In show biz, no response usually means “no”. Can you imagine the humiliation? You submit a book to the Complete Idiots people, and they turn you down. Shot down by complete idiots!
I have Attention Surplus Syndrome—you know the acronym. I think about things way too long. And I started thinking about the whole Complete Idiots line of books. If you’re trying to market and sell books, do you want to call your potential customers “complete idiots”? Is the word “complete” really necessary? Couldn’t you just call the book series “The Idiots Guide to…”?
I have a new cookbook. It’s called Slim Man Cooks. Maybe if I had called it Hey You Stupid Morons! Learn How to Cook! I’d sell more copies.

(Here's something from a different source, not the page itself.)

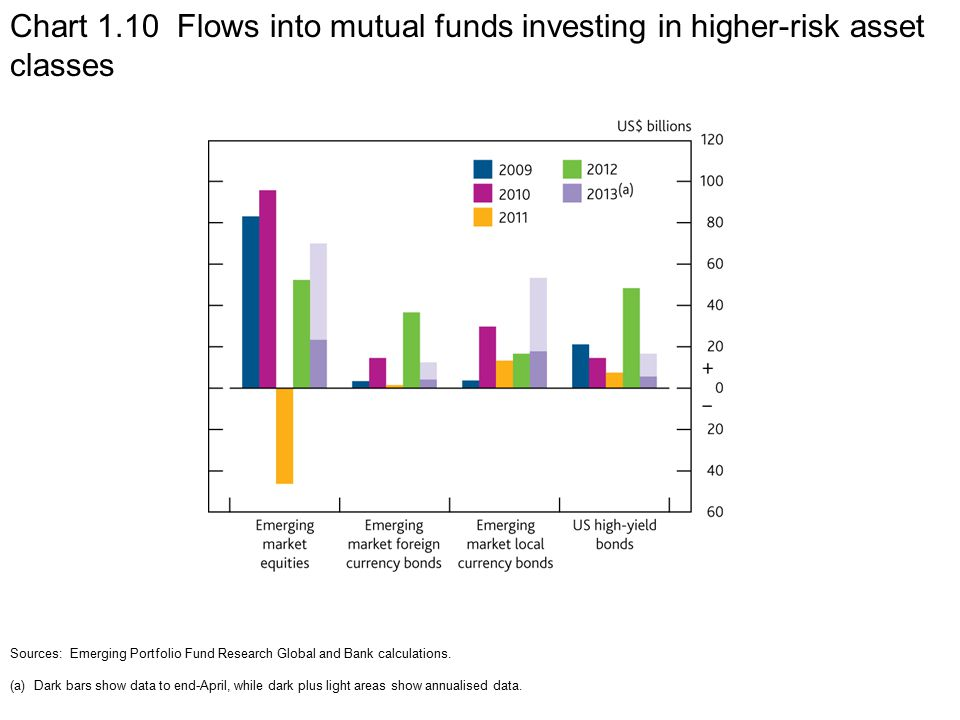 Chart 1.10 Flows into mutual funds investing in higher-risk asset classes Sources: Emerging Portfolio Fund Research Global and Bank calculations.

But I obviously don’t know much about marketing, because the Complete Idiots line of books are selling well.
So, either people don’t care about the title, or there are a lot of complete idiots out there.
I find other methods of marketing questionable.
Last week I was driving back to Palm Springs from a Slim Man concert in San Juan Capistrano, CA, when I saw a billboard on the side of the highway…
“Text 1234 to ER to find out wait times for our emergency room.”
That billboard got me thinking.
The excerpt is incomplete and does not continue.